**DIRECTIONS FOR THIS TASK**: Write out precisely the lines beginning with the line that contains "Between the two" and ending with the last line of the entries, and no other lines.

**EXCERPTED DATA**:

★ ★ ★ ★

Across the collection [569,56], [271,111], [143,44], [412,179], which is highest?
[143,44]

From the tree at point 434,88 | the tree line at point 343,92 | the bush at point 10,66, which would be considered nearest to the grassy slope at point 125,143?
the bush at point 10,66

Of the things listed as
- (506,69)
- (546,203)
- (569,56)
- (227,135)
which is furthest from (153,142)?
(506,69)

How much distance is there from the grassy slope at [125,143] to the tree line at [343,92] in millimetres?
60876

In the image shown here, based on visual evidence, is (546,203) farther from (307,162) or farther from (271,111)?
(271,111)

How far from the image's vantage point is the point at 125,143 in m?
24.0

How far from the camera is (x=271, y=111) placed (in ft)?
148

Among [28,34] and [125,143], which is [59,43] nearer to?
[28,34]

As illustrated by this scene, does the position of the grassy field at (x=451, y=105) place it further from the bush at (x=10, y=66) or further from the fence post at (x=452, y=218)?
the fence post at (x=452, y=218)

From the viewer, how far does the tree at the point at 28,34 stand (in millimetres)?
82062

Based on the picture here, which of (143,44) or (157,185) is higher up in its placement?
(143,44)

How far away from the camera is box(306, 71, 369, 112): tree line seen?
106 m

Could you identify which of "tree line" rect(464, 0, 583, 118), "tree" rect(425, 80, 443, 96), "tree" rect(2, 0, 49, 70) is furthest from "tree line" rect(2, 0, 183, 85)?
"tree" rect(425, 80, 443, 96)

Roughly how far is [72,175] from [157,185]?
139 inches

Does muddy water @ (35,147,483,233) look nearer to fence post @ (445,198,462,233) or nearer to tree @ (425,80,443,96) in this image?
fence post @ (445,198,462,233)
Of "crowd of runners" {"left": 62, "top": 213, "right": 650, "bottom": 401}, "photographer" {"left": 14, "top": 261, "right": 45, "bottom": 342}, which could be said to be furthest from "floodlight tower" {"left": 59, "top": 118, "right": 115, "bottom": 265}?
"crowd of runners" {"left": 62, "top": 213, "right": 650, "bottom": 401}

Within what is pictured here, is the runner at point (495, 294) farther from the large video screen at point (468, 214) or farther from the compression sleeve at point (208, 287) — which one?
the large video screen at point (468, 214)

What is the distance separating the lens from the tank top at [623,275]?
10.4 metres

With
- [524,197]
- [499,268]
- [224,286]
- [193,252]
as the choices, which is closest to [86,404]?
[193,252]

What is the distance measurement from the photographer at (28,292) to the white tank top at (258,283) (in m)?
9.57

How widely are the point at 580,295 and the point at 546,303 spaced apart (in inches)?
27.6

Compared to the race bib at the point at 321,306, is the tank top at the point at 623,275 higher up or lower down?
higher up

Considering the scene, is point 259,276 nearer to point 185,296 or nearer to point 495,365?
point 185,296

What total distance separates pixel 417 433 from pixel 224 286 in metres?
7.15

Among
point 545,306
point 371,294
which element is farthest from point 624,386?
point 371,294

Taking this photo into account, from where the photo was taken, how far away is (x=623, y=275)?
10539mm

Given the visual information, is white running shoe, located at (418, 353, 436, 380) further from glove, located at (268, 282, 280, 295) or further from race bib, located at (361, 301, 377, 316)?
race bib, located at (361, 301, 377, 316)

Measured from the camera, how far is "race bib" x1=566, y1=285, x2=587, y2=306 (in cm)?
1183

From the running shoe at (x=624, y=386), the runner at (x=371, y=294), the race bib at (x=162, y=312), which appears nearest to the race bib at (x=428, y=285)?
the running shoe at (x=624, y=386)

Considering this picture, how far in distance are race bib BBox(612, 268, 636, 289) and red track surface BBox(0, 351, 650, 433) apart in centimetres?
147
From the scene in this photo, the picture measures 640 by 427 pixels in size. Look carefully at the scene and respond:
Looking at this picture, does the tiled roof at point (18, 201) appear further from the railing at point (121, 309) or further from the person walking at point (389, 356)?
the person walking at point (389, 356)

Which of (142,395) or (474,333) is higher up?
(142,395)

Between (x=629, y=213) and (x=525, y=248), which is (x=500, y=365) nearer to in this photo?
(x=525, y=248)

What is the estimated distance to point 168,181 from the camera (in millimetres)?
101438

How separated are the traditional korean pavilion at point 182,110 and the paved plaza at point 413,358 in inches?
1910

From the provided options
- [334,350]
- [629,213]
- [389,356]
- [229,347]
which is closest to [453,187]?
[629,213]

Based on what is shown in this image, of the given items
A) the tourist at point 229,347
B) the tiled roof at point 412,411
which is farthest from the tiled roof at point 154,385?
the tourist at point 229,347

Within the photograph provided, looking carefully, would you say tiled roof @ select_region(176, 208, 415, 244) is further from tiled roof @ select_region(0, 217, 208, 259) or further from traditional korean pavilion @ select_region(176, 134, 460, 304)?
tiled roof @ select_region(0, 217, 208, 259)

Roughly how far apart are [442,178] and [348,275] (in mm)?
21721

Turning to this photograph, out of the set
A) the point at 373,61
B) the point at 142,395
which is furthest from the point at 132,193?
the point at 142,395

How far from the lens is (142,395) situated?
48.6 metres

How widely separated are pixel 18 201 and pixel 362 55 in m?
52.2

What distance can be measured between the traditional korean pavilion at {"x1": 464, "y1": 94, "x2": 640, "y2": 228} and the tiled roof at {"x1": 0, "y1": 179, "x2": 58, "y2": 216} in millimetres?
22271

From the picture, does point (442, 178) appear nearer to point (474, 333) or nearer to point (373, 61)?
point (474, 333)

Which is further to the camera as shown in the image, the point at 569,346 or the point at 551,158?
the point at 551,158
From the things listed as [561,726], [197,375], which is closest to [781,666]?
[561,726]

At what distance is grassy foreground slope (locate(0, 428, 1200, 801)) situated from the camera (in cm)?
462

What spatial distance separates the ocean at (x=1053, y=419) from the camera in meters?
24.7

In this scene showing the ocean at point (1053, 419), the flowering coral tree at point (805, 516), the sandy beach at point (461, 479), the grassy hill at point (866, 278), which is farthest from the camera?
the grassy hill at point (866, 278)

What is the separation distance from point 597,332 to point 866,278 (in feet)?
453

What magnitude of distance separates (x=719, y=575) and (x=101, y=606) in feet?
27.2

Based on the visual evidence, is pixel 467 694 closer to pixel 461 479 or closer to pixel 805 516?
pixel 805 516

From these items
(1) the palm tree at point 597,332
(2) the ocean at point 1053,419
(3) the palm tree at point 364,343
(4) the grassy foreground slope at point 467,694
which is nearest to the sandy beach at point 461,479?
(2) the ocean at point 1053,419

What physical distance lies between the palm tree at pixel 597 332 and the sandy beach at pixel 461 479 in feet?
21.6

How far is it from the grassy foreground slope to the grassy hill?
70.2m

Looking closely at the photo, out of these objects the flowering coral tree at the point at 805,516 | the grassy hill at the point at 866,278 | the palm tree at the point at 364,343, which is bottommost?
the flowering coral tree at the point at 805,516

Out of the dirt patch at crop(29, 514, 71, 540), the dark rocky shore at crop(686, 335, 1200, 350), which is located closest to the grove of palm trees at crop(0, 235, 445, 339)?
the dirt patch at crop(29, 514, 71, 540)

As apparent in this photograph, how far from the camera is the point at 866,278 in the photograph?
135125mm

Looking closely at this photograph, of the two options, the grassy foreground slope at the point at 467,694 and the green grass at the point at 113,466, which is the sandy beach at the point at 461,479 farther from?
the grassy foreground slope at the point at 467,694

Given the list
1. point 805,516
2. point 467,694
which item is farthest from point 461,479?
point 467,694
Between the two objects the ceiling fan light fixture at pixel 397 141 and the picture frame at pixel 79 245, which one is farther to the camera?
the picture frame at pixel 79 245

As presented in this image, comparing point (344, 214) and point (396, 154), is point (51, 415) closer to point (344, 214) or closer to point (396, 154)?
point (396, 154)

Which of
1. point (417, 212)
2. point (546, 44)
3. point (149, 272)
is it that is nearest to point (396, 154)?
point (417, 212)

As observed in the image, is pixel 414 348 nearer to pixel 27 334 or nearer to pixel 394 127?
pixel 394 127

★ ★ ★ ★

**COMPLETED TASK**:
Between the two objects the ceiling fan light fixture at pixel 397 141 and the picture frame at pixel 79 245, which one is farther to the camera?
the picture frame at pixel 79 245

As presented in this image, comparing point (344, 214) and point (396, 154), is point (51, 415) closer to point (344, 214) or closer to point (396, 154)?
point (396, 154)

Which of
1. point (417, 212)
2. point (546, 44)
3. point (149, 272)
is it that is nearest to point (396, 154)?
point (417, 212)

As observed in the image, is pixel 414 348 nearer to pixel 27 334 or nearer to pixel 394 127?
pixel 394 127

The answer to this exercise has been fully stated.